> Task details
Line by line, repeat the material below exactly and leave the images out.

━━━━━ Data listing

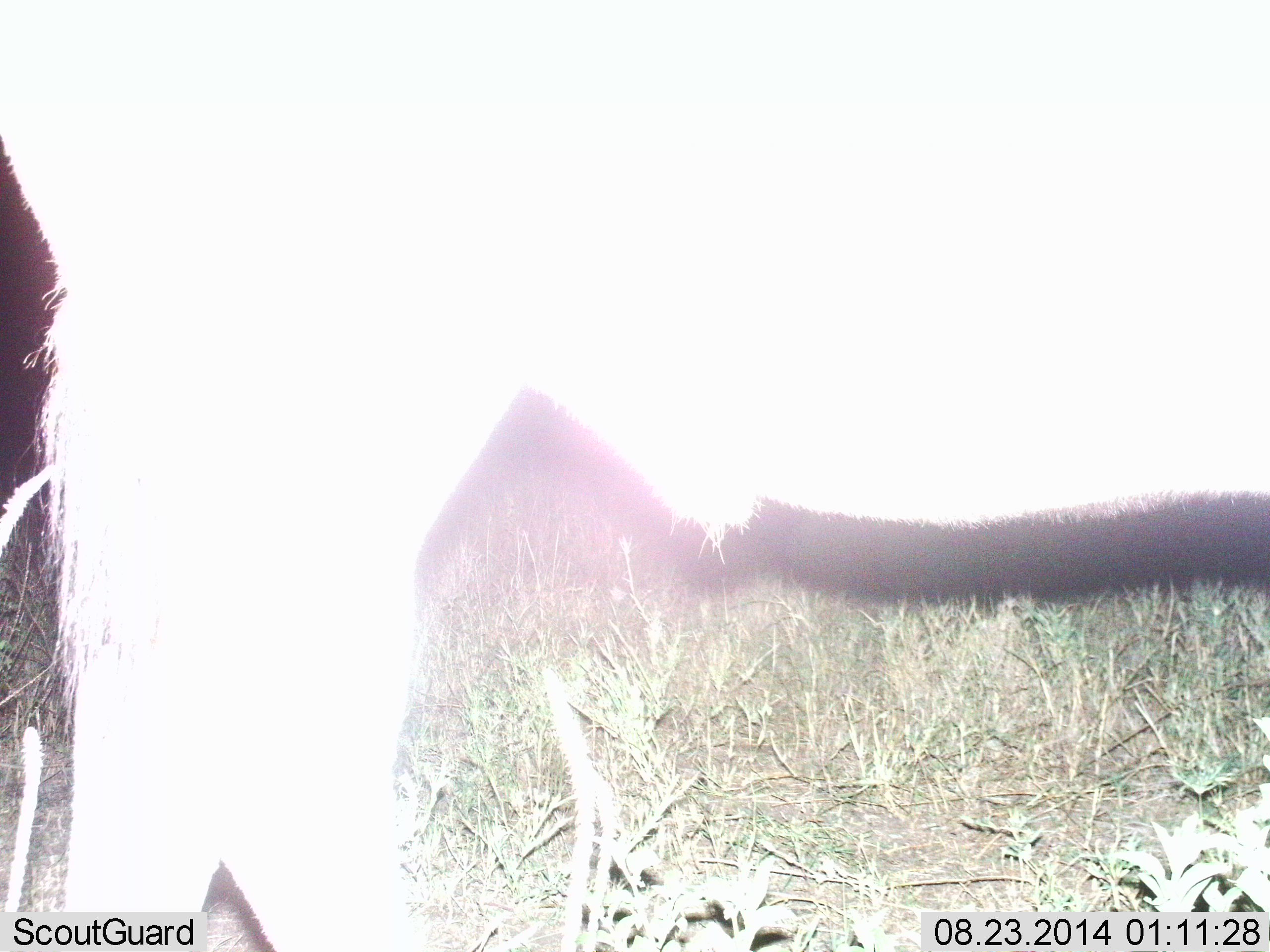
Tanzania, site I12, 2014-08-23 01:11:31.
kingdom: Animalia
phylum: Chordata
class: Mammalia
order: Artiodactyla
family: Bovidae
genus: Connochaetes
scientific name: Connochaetes taurinus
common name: blue wildebeest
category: wildebeest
Wildebeest (blue wildebeest) (Connochaetes taurinus), count 1. Behavior (volunteer vote fractions): standing 100%, resting 0%, moving 0%, interacting 0%. Young present (vote fraction): 0%. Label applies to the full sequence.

━━━━━━━━━━

> Task answer
Tanzania, site I12, 2014-08-23 01:11:31.
kingdom: Animalia
phylum: Chordata
class: Mammalia
order: Artiodactyla
family: Bovidae
genus: Connochaetes
scientific name: Connochaetes taurinus
common name: blue wildebeest
category: wildebeest
Wildebeest (blue wildebeest) (Connochaetes taurinus), count 1. Behavior (volunteer vote fractions): standing 100%, resting 0%, moving 0%, interacting 0%. Young present (vote fraction): 0%. Label applies to the full sequence.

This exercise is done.